I spent yesterday afternoon turning out the drawers of the secretary in the living room and removing lots of extraneous stuff - some of which belonged to my parents and to my grandparents who were the original owners of the secretary. There were piles of paper to recycle, old financial records to burn, and more pens and pencils than you would believe.
Virtue rewarded! Amidst all this clutter -- I found this little ledger which I picked up at an informal flea market in Marshall back in the Seventies. It's an account book for the years 1908 - 1910, kept by a student at some place he refers to as MC. Maybe nearby Mars Hill College -- but quite possibly some place nearer to Black Mtn. as he seems to visit there the most.
M.Jones kept very careful accounts -- of what he spent and what he earned. On one page he even categorizes his expenses as necessary or unnecessary.
He seems to have been working his way through college.On March 18, 1908, M. Jones spent 8 hours sodding the yard of a dorm -- for which he earned 80 cents. He continued working at this rate of pay, through out the month and into the next -- 2 hours here, three hours there, till he had earned $7.10.
He waited tables, swept floors, made ice cream, washed dishes, and 'cleaned up' -- all at 10 cents and hour.
Also noted as money-making activities are fireing (chopping wood? feeding a furnace?) gardening, cutting corn, and rolling a tennis court.
How did M. Jones spend his money?

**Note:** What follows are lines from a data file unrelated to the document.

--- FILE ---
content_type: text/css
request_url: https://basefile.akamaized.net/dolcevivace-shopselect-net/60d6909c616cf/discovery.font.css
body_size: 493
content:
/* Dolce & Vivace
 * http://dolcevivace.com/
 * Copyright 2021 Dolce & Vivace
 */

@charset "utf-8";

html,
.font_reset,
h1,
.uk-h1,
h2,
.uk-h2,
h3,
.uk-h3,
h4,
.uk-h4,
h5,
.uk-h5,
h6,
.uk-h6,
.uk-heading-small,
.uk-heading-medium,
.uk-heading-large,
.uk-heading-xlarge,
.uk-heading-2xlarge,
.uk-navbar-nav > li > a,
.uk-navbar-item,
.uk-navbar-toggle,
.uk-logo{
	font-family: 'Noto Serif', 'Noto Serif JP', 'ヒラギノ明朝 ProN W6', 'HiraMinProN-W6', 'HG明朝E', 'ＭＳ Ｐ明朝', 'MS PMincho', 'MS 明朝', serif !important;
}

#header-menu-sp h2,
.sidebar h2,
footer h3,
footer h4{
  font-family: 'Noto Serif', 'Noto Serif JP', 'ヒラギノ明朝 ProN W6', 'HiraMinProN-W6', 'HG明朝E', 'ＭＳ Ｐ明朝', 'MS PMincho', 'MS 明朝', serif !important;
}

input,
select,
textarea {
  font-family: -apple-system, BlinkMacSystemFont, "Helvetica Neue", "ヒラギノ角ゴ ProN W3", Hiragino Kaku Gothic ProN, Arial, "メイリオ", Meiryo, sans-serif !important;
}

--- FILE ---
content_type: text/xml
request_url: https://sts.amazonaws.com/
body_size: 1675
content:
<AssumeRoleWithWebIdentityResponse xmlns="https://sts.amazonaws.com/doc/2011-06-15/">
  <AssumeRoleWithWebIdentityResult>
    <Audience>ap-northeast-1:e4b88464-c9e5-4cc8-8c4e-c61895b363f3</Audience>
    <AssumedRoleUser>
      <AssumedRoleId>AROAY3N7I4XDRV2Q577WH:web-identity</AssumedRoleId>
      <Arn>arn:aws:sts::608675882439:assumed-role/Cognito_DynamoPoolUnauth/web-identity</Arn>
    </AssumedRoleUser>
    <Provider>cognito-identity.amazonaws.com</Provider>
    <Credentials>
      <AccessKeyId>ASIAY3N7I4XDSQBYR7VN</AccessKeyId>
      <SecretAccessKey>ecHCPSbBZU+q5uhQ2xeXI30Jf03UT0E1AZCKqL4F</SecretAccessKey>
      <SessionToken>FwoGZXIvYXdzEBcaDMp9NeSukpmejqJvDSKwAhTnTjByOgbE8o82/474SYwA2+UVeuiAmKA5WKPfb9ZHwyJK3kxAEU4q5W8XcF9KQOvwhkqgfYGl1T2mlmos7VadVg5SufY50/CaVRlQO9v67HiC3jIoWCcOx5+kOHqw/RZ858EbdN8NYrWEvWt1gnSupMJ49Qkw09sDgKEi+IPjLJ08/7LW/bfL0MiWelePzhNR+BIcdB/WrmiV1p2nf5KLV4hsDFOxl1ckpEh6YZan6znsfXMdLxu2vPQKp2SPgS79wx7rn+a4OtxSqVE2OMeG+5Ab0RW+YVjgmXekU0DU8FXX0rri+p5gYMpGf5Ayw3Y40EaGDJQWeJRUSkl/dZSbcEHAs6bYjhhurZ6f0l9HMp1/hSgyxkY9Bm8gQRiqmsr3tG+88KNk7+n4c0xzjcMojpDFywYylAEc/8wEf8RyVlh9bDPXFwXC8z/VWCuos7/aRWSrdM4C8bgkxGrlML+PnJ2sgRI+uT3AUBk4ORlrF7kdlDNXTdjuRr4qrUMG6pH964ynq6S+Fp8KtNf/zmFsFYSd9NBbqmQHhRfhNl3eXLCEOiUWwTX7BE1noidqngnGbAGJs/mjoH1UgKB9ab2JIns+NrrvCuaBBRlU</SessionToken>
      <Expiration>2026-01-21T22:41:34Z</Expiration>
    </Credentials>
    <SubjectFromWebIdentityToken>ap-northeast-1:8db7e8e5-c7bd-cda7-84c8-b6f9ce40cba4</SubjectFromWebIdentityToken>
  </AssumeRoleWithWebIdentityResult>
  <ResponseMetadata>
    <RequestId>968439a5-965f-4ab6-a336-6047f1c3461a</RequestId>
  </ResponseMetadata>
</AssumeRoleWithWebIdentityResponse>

Here's a sampling: 1 car fare - 5 cents, 1 dinner - 25 cents, 1 box cagars (sic) - 5 cents, 4 bananas - 5 cents, 6 plugs tobacco, 50 cents, soda fountain - 50 cents, ticket to Black Mtn, - 10 cents, soda fountain - 25 cents, chewing gum - 2 cents.
But it wasn't all frivolity. There was the registration fee for a conference at a whopping $5 and another $5 for board at the conference. A trip to the dentist was $1 (and later 6 teeth filled for $5.) His dinners generally cost 10 or 15 cents. He bought 3 collars for 30 cents, a suit for $4.50, 2 shirts for $1, a pair of shoes for $2, 6 handkerchiefs for 50 cents and a trunk for $5.

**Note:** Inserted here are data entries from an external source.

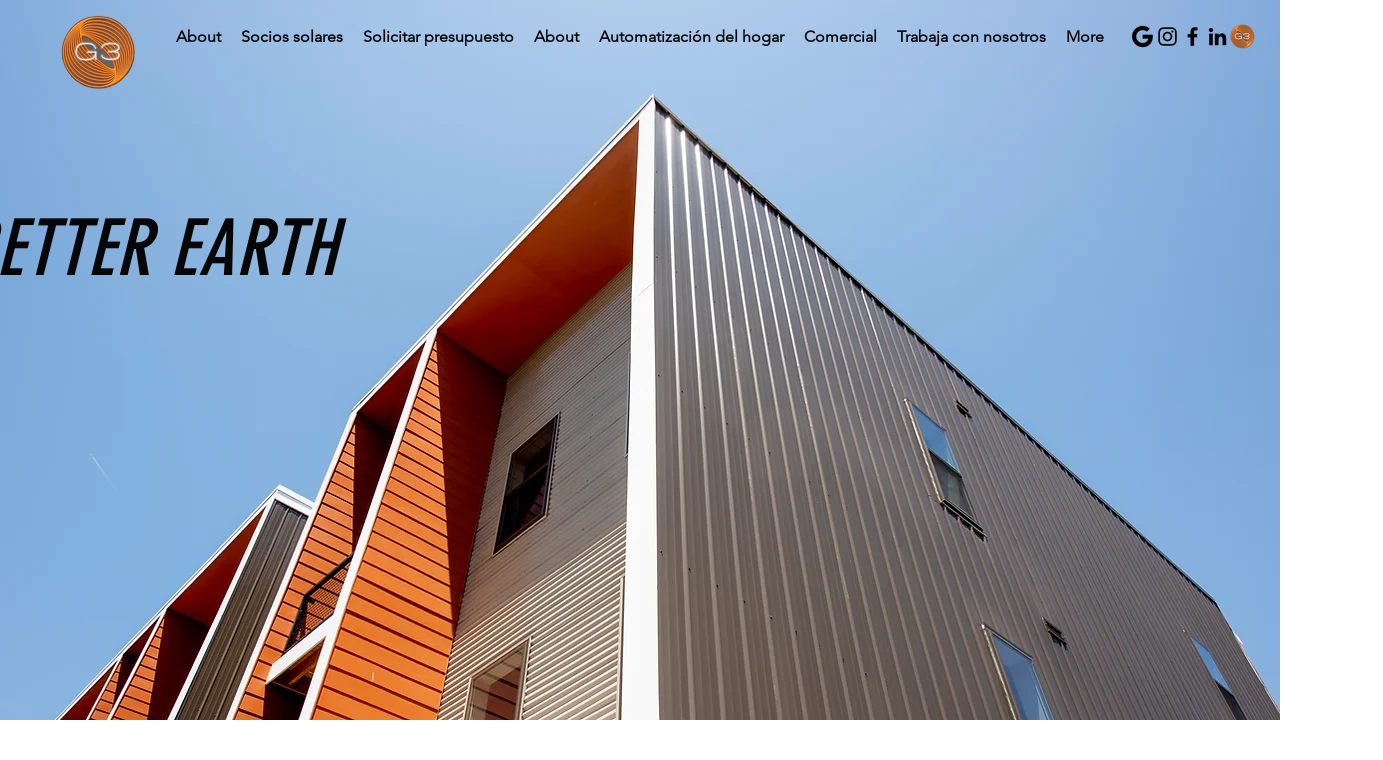

--- FILE ---
content_type: text/plain
request_url: https://www.google-analytics.com/j/collect?v=1&_v=j102&a=708094248&t=pageview&_s=1&dl=https%3A%2F%2Fwww.good3nergy.com%2Fes%2Fbetterearth&ul=en-us%40posix&dt=Better%20Earth%20%7C%20Good%203nergy%20%7C%20Nationwide%20Solar%20Brokerage&sr=1280x720&vp=1280x720&_u=YEBAAEABAAAAACAAI~&jid=1808297543&gjid=1886163810&cid=1553890080.1765239601&tid=UA-202975280-1&_gid=1659404016.1765239601&_r=1&_slc=1&gtm=45He5c51n815BPLWQ2v891138371za200zd891138371&gcd=13l3l3l3l1l1&dma=0&tag_exp=103116026~103200004~104527907~104528500~104684208~104684211~105391252~115583767~115938465~115938469~116184927~116184929~116217636~116217638&z=2103282984
body_size: -450
content:
2,cG-YBM1SEM9DL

Learning cost money -- 6 candles for 10 cents, 1 notebook -5 cents, a lamp for 60 cents, a pint of oil for the lamp - 3 cents, 3 books rented for 70 cents, 2 pencils - 5 cents, Caesar - 75 cents. 2 bottles ink - 15 cents, 6 pen points- 5 cents, pen stock - 10 cents.
Jones also kept track of his travels -- mostly by rail -- to Black Mountain, Asheville, Beaufort, Savannah, Cincinnati, New York City -- and then, rather surprisingly, to Panama -- Colon, Culebra, Corazal . . .
What in the world was M. Jones up to?